TASK: Exactly as written, transcribe the lines that run from the one containing "Comparing (x=364, y=85)" to the end of the records below.

>> Begin PROVIDED INFORMATION

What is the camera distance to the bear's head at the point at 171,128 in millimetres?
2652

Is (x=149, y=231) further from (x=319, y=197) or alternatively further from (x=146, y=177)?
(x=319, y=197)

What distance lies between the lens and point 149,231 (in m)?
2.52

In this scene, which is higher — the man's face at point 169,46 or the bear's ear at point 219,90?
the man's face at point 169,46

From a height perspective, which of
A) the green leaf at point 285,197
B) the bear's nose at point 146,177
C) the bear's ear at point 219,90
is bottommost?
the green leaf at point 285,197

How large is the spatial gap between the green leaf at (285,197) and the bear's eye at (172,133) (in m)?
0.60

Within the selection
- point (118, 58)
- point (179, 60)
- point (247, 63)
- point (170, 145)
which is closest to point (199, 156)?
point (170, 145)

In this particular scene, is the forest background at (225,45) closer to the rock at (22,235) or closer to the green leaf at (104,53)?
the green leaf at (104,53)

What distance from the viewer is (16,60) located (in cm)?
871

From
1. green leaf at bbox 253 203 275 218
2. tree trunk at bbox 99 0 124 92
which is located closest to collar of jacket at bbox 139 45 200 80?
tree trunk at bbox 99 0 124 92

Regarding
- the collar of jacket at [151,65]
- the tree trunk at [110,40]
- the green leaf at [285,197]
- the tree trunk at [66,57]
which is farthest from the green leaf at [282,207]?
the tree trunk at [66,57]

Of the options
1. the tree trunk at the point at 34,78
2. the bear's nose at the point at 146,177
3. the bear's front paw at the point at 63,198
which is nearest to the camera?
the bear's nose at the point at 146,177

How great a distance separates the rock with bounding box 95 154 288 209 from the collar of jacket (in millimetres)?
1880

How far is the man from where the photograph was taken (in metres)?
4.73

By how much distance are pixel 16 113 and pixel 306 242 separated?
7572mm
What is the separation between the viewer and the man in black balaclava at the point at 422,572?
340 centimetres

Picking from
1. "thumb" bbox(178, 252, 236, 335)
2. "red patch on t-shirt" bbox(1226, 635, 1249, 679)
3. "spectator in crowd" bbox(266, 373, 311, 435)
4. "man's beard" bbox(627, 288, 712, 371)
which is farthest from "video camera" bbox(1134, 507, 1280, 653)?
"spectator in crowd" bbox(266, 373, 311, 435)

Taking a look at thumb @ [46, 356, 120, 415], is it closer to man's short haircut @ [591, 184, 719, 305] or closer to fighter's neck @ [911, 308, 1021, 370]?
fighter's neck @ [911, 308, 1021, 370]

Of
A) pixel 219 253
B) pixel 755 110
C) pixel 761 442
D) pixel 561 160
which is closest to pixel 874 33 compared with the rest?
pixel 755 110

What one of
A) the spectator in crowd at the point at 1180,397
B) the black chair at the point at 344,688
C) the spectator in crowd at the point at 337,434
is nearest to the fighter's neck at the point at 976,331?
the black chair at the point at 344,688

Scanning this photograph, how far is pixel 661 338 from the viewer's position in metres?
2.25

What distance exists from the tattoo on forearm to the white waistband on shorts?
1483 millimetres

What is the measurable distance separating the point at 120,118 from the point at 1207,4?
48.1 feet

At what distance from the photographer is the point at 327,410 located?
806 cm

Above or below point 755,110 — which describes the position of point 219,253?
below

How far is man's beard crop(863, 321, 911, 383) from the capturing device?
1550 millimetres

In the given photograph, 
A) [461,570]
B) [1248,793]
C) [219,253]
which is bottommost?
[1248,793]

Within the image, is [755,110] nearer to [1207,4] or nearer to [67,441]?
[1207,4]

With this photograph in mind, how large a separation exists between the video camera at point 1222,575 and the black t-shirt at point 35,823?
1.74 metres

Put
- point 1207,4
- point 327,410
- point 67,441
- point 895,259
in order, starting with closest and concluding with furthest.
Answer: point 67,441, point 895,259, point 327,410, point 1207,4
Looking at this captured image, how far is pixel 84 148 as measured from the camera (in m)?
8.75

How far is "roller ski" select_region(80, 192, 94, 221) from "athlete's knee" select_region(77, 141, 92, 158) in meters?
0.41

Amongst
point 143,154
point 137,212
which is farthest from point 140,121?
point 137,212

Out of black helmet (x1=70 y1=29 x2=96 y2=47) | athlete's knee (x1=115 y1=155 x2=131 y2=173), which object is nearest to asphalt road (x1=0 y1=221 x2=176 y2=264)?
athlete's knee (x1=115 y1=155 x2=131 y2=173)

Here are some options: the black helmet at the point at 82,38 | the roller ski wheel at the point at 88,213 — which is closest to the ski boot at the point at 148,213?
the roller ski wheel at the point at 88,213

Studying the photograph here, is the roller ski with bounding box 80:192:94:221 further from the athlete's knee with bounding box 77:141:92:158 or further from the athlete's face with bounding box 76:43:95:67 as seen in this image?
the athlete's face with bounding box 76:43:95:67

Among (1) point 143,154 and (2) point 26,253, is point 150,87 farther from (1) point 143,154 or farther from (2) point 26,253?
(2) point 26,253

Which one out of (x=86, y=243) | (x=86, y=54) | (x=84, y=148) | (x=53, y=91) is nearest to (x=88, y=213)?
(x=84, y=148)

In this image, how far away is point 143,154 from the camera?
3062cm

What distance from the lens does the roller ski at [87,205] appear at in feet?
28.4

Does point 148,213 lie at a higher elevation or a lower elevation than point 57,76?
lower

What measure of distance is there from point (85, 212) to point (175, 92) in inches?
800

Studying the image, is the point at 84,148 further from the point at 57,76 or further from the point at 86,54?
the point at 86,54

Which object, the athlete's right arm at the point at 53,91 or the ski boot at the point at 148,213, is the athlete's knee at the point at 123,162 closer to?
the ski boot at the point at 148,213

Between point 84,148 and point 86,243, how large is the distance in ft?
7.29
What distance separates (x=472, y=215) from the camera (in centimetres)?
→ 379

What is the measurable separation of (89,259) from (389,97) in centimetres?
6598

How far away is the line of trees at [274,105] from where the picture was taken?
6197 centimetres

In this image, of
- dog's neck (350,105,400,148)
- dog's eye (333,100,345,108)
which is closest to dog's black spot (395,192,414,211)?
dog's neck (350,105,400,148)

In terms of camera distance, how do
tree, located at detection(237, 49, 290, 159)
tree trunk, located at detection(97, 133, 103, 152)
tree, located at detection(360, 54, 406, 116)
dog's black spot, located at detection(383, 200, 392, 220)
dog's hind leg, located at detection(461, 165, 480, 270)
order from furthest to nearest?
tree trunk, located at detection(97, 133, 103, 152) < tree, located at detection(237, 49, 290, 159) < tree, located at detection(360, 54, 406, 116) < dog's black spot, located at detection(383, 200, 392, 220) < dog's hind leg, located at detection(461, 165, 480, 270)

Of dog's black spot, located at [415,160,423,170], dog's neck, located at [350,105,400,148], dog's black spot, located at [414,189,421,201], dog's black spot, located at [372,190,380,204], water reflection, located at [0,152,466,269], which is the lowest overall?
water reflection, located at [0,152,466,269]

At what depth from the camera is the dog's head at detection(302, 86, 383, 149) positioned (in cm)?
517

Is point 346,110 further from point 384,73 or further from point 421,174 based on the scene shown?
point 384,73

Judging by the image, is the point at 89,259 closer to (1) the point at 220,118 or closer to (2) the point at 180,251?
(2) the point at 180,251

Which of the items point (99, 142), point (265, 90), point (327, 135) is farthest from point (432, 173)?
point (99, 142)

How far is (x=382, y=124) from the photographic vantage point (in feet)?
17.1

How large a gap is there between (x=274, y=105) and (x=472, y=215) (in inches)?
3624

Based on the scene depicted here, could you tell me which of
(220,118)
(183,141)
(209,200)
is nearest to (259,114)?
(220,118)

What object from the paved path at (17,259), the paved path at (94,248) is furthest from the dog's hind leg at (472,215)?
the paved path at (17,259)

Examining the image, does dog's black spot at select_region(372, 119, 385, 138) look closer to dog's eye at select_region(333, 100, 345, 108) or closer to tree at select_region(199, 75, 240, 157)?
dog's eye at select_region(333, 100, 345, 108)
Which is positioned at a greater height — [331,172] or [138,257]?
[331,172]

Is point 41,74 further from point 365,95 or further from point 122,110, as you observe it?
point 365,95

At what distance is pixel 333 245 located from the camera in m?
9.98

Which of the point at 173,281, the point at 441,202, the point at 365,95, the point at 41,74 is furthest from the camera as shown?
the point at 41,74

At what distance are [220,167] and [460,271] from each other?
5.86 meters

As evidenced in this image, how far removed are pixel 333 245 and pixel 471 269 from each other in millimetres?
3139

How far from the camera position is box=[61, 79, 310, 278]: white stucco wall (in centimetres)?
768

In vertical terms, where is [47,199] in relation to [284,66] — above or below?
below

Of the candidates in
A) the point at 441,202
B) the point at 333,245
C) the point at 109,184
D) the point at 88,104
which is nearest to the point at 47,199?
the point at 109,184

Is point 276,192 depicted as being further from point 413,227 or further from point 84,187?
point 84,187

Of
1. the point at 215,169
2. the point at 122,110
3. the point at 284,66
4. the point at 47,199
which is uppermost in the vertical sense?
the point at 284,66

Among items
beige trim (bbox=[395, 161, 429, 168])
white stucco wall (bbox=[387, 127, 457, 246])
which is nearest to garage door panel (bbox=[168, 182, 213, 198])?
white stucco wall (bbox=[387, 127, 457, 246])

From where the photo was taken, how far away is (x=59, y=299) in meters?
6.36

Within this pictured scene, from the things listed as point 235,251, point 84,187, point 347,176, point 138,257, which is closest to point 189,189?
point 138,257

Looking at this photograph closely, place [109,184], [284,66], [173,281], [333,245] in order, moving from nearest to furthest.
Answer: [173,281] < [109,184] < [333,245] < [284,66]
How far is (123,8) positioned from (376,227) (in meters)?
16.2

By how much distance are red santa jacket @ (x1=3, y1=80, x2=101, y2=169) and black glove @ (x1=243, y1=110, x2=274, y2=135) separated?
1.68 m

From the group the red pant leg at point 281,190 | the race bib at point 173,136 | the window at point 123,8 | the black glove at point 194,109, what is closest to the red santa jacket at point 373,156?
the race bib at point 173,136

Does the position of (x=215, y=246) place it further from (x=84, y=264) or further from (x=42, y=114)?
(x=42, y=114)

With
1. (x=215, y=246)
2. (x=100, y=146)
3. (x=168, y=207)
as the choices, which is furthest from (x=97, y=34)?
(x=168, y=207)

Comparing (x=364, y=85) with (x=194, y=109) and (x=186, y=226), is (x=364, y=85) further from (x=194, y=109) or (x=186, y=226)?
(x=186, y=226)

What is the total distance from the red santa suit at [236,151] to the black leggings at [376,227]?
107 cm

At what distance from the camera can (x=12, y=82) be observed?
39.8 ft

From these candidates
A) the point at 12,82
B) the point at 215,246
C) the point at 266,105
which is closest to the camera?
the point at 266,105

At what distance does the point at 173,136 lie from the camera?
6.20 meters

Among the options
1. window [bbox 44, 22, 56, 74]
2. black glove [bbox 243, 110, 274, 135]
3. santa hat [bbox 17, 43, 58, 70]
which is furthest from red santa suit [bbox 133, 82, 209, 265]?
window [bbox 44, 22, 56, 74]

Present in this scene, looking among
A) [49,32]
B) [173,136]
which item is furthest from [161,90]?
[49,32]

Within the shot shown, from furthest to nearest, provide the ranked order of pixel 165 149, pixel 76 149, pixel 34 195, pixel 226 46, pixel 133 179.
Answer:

>> End PROVIDED INFORMATION

REPLY:
Comparing (x=364, y=85) with (x=194, y=109) and (x=186, y=226), is (x=364, y=85) further from (x=194, y=109) or (x=186, y=226)?
(x=186, y=226)

What is the total distance from the red santa suit at [236,151] to the black leggings at [376,227]?
107 cm

At what distance from the camera can (x=12, y=82) be observed?
39.8 ft

From these candidates
A) the point at 12,82
B) the point at 215,246
C) the point at 266,105
which is closest to the camera?
the point at 266,105

At what distance does the point at 173,136 lie from the camera?
6.20 meters

Among the options
1. window [bbox 44, 22, 56, 74]
2. black glove [bbox 243, 110, 274, 135]
3. santa hat [bbox 17, 43, 58, 70]
which is furthest from red santa suit [bbox 133, 82, 209, 265]?
window [bbox 44, 22, 56, 74]

Present in this scene, looking among
A) [49,32]
B) [173,136]
which item is furthest from [161,90]?
[49,32]

Within the shot shown, from furthest to nearest, provide the ranked order of pixel 165 149, pixel 76 149, pixel 34 195, pixel 226 46, pixel 133 179.
Answer:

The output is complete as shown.